Christopher Howse, an assistant editor at the Daily Telegraph and a practising Catholic, knew the old louche Soho as represented by the Coach and Horses pub on Greek Street, the York Minster (now called the French House), and the Colony Room run by the excoriatingly rude Muriel Belcher. In the 1980s, when Howse arrived on the scene, Soho was on the cusp of change. Low-lifers and high-lifers alike still lurched into the Coach and Horses, where the Spectator columnist Jeffrey Bernard held court. But the Soho that had been celebrated with such a tart black comedy and vaudeville sauciness in Deep End was being gutted and demolished to make way for expensive flats.
Ominously, the Groucho Club (founded in 1985) ushered in a new culture of so-called haute cuisine – always the first sign of an area’s incipient loss of soul. The only thing “gastro” about the Minster or the Coach in Howse’s day would be “enteritis”, it has been joked. Now, almost unbelievably, the Coach and Horses advertises itself as “London’s first vegan pub”.
Howse, who finds a lugubrious comedy in human failings, chronicles Soho in the 1980s with his customary elegant prose and eye for telling detail. His book, a mosaic of character sketches and colourful gleanings, is a delight to read.
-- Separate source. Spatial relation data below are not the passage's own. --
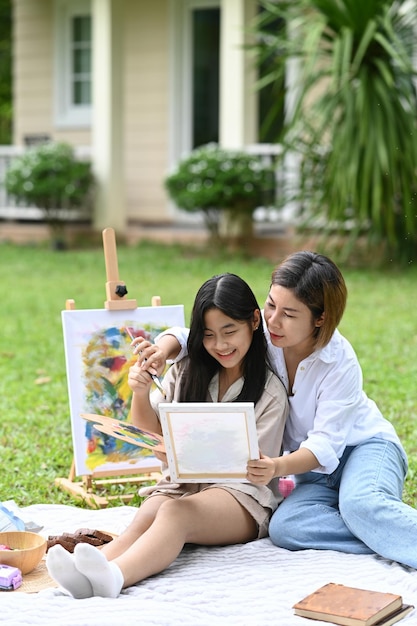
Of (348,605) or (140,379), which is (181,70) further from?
(348,605)

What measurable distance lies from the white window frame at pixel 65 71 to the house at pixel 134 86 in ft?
0.04

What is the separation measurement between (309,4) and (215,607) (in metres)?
7.83

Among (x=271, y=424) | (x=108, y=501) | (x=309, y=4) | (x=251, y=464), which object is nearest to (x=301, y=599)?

Among the many eccentrics to be found here are Tom Baker of the Doctor Who series (and, unknown to me, a former Catholic monk), the minor painter Diane Hills, who had been a student at the Royal College of Art under Professor Carel Weight (who was my godfather), the Catholic convert and former Private Eye editor Richard Ingrams, and the cadaverous, black beret-wearing
Old Etonian crime writer Derek Raymond (author of the scabrous Crust on its Uppers). The book’s real hero, however, is the “dazzlingly handsome” Bernard, whose “Low Life” column was a treat every week in the Spectator until he died in 1997 of kidney failure.
After six large ones (or more) Bernard could often turn quite vile. Among his obsessive dislikes were Greenpeace, the dungaree-wearing militant feminist Andrea Dworkin, joggers, nut cutlets (“Cranks is a damned good name for a health food chain”), after-shave lotion and women Guardian readers. He loved his “leg-over”, horse racing, vodka, Graham Greene and Lord Nelson. His narcissism and vinegary humour were unforgettably mimicked by Peter O’Toole in Keith Waterhouse’s play Jeffrey Bernard is Unwell, first performed in the West End in 1989.
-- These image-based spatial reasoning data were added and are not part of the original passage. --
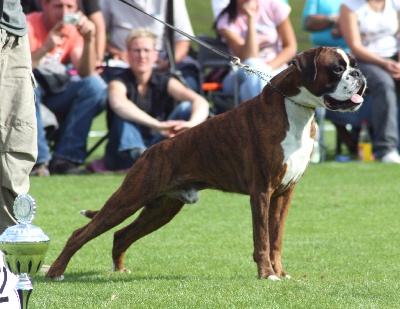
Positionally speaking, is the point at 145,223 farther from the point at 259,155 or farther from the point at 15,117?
the point at 15,117

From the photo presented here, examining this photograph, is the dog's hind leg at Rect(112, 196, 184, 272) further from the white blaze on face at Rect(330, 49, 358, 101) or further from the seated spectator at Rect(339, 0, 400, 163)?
the seated spectator at Rect(339, 0, 400, 163)

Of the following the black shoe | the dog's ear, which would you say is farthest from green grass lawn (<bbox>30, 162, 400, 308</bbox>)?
the dog's ear

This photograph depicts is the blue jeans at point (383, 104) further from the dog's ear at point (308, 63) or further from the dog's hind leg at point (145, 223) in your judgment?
the dog's ear at point (308, 63)

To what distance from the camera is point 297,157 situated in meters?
5.36

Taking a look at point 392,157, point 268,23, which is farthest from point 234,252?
point 268,23

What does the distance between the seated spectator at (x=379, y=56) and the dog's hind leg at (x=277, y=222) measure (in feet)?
17.2

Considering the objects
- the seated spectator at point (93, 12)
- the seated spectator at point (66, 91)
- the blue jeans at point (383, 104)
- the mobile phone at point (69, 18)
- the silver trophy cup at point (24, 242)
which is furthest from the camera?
the blue jeans at point (383, 104)

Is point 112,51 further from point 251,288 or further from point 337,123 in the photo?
point 251,288

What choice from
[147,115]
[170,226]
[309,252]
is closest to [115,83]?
[147,115]

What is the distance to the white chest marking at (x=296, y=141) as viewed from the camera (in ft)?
17.5

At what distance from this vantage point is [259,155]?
535 cm

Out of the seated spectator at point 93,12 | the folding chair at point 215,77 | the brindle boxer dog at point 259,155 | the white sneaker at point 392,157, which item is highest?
the brindle boxer dog at point 259,155

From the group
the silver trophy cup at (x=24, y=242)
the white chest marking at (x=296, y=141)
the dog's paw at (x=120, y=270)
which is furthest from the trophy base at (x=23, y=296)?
the dog's paw at (x=120, y=270)

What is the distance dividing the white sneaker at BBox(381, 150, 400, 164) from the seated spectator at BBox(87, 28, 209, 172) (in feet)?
7.65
Along the way, Howse throws up startling facts. I did not know that the Catholic poet and Arthur Rimbaud translator Oliver Bernard was Jeffrey Bernard’s brother. (Bernard’s 1962 Penguin Rimbaud served me well for a dreadful play I wrote about Rimbaud while at university in the 1980s, with Tilda Swinton in the role of the French poet’s mother.)
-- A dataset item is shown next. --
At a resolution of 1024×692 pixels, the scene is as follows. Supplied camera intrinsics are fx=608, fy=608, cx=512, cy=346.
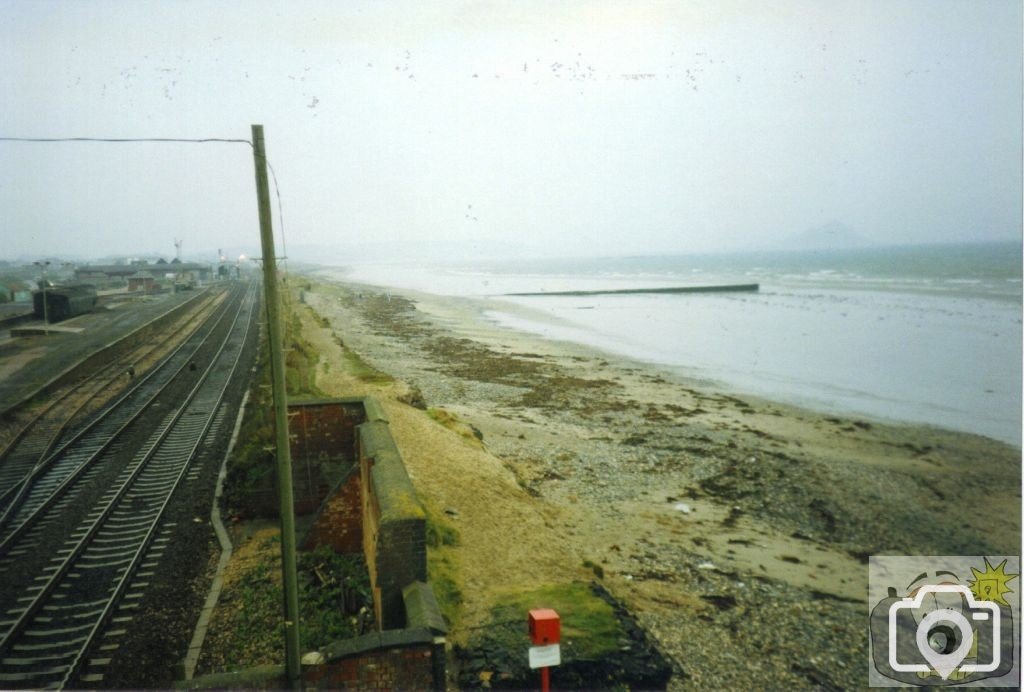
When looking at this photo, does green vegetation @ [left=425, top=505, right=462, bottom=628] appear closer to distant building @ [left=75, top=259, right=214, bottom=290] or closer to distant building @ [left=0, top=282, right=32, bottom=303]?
distant building @ [left=0, top=282, right=32, bottom=303]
And now? Perhaps only the scruffy 18th-century Academy Club on Lexington Street retains something of the old Soho. Run until recently by the smoulderingly beautiful Persian-Irish goddess Mandana Ruane (and her Border Terrier Jezebel and Collie mongrel Heathcliff), the Academy still is a place where nothing matters but your conversation, which is the essence, really, of old-school bohemianism. Howse, who says he no longer drinks alcohol, has done Soho proud in this superlative, sour-sweet documentary.